[ZPT] CVS: Packages/TAL - HTMLParser.py:1.12
fred@digicool.com
fred@digicool.com
Fri, 6 Apr 2001 16:09:42 -0400 (EDT)
Update of /cvs-repository/Packages/TAL
In directory korak:/tmp/cvs-serv19345
Modified Files:
HTMLParser.py
Log Message:
locatestarttagend: Completely re-write the expression so to be much
more strict about matchnig only what's legal.
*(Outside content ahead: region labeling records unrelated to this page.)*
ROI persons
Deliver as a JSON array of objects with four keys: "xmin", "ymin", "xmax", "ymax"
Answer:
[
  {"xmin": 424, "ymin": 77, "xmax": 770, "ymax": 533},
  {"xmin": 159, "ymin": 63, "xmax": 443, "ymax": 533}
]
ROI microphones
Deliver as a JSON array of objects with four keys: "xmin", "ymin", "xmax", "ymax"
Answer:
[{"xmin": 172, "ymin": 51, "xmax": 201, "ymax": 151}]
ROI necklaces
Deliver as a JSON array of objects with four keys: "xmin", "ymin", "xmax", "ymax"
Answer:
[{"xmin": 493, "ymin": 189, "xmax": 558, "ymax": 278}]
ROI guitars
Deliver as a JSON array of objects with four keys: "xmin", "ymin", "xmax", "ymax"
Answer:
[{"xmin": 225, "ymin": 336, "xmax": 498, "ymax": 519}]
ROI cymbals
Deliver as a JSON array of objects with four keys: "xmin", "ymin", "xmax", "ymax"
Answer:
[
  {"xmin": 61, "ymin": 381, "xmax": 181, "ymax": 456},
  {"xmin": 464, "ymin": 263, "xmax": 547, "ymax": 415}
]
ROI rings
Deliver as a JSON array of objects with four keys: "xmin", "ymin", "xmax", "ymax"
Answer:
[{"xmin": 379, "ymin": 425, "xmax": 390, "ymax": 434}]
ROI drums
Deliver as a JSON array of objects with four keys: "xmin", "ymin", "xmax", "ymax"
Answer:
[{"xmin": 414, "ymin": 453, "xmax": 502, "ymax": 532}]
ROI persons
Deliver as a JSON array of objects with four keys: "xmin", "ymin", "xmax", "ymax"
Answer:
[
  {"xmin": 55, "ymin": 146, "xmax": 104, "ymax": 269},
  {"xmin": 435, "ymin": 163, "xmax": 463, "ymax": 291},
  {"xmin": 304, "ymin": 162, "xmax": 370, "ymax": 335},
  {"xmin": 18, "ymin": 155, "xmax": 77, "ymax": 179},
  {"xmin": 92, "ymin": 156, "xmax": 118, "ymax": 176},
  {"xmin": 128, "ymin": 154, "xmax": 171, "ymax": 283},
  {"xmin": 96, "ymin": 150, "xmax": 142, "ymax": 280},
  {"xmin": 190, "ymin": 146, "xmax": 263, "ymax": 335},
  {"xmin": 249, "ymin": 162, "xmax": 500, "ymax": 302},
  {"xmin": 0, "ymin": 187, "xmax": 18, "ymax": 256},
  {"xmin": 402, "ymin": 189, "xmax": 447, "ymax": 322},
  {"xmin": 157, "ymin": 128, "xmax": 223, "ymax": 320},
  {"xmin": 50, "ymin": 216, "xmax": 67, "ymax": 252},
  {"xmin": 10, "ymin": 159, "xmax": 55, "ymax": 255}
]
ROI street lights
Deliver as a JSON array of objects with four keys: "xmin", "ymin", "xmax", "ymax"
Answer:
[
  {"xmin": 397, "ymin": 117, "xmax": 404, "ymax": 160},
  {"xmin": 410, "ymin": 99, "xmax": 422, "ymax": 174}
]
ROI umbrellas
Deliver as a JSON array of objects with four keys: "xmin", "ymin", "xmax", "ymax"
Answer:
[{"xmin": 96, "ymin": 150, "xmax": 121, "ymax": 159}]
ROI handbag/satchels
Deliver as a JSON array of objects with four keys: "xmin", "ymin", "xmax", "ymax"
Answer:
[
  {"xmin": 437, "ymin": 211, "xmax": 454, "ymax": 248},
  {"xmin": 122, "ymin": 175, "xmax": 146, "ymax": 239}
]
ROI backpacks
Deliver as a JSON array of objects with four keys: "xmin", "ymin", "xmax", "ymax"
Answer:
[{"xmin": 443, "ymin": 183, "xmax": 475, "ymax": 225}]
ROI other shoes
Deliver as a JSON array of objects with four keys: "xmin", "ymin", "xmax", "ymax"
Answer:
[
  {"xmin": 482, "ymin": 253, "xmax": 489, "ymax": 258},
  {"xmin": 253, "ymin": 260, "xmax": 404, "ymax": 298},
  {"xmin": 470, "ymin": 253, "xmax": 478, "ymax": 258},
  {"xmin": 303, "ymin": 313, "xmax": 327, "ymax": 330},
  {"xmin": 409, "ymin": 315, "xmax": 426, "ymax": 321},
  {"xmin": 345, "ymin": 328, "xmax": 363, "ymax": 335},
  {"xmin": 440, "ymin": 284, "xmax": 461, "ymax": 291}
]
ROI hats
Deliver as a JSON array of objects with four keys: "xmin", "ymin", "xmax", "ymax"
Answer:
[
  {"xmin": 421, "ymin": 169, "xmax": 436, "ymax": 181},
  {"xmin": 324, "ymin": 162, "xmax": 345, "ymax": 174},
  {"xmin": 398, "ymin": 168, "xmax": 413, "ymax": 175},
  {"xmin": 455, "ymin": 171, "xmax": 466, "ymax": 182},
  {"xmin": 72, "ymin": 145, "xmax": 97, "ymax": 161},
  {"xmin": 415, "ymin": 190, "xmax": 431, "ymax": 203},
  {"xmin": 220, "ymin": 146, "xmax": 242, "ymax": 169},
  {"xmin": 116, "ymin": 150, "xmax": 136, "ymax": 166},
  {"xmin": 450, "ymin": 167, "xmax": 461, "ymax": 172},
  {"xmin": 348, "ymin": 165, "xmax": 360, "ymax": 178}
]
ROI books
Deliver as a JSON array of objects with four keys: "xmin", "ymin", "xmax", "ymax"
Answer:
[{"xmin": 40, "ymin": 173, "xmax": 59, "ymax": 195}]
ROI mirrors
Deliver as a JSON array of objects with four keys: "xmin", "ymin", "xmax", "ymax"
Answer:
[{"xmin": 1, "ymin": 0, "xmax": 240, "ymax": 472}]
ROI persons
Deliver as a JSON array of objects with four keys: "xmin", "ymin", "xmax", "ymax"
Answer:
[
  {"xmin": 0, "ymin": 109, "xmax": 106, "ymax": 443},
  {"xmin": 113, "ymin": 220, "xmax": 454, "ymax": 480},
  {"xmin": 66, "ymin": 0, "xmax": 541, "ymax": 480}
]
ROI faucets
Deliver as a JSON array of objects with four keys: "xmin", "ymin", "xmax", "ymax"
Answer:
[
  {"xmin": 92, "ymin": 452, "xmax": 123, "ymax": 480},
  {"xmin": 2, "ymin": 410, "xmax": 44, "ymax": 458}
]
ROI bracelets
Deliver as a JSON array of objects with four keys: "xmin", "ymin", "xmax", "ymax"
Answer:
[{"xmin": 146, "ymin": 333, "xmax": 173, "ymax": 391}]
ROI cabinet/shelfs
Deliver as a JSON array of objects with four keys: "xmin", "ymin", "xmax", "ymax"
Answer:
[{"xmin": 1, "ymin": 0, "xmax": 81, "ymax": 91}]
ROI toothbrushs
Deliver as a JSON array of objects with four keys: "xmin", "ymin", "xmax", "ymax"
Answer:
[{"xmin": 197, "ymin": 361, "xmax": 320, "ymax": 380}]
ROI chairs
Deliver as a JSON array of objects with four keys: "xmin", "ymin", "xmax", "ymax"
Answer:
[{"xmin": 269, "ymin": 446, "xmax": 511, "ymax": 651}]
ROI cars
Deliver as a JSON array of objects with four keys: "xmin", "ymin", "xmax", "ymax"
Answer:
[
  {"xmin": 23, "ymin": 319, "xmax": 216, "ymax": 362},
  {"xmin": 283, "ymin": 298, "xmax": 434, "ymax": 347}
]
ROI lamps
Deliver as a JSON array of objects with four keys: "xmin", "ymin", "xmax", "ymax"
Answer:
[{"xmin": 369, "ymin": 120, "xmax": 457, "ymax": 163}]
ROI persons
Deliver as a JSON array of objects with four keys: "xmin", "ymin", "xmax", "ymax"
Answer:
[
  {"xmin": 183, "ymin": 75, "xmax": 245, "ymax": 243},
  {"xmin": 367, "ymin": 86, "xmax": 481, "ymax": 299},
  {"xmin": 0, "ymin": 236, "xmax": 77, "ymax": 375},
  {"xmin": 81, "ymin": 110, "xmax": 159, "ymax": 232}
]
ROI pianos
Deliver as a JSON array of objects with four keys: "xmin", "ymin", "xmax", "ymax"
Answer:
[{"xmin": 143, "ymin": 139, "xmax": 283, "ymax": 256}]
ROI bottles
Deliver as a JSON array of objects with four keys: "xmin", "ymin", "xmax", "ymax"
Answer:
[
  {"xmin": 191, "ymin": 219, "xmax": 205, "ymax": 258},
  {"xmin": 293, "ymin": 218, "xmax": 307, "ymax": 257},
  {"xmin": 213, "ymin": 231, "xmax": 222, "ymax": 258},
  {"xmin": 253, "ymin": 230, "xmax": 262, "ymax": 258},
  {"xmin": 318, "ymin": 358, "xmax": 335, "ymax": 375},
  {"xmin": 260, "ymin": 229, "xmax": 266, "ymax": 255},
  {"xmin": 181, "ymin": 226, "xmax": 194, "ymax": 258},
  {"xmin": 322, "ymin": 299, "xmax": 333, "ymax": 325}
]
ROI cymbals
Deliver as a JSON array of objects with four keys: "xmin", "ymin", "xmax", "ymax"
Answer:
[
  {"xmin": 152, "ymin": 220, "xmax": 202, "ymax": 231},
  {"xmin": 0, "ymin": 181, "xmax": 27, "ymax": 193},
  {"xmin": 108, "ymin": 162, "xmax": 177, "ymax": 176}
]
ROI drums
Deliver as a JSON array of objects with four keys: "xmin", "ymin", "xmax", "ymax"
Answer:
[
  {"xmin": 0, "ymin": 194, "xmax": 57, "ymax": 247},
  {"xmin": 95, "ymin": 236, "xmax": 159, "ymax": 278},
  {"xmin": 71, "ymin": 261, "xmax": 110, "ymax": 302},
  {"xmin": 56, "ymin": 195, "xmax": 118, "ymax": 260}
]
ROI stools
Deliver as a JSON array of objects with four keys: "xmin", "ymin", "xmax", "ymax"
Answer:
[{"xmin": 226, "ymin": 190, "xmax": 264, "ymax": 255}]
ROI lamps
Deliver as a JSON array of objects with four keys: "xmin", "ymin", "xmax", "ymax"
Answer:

The expression ends
up being a bit more complex, and needs additional checks to be
done on what follows.
HTMLParser.check_for_whole_start_tag(): Helper method that uses
locatestarttagend, performs the required additional checks, and
determines whether we've actually found the end of the start tag,
are at a buffer boundary, or have encountered an syntactical
error.
HTMLParser.parse_starttag(): Use check_for_whole_start_tag() to see
if we really have the start tag.
HTMLParseError.__init__(): Simplify assertion.
This should close ZPT(18).
--- Updated File HTMLParser.py in package Packages/TAL --
--- HTMLParser.py 2001/03/26 16:48:32 1.11
+++ HTMLParser.py 2001/04/06 20:09:40 1.12
@@ -32,7 +32,20 @@
r'\s*([a-zA-Z_][-.:a-zA-Z_0-9]*)(\s*=\s*'
r'(\'[^\']*\'|"[^"]*"|[-a-zA-Z0-9./:;+*%?!&$\(\)_#=~]*))?')
-locatestarttagend = re.compile("('[^']*'|\"[^\"]*\"|[^'\">]+)*/?>")
+locatestarttagend = re.compile(r"""
+ <[a-zA-Z][-.a-zA-Z0-9:_]* # tag name
+ (?:\s+ # whitespace before attribute name
+ (?:[a-zA-Z_][-.:a-zA-Z0-9_]* # attribute name
+ (?:\s*=\s* # value indicator
+ (?:'[^']*' # LITA-enclosed value
+ |\"[^\"]*\" # LIT-enclosed value
+ |[^'\">\s]+ # bare value
+ )
+ )?
+ )
+ )*
+ \s* # trailing whitespace
+""", re.VERBOSE)
endstarttag = re.compile(r"\s*/?>")
endendtag = re.compile('>')
endtagfind = re.compile('</\s*([a-zA-Z][-.a-zA-Z0-9:_]*)\s*>')
@@ -45,7 +58,7 @@
"""Exception raised for all parse errors."""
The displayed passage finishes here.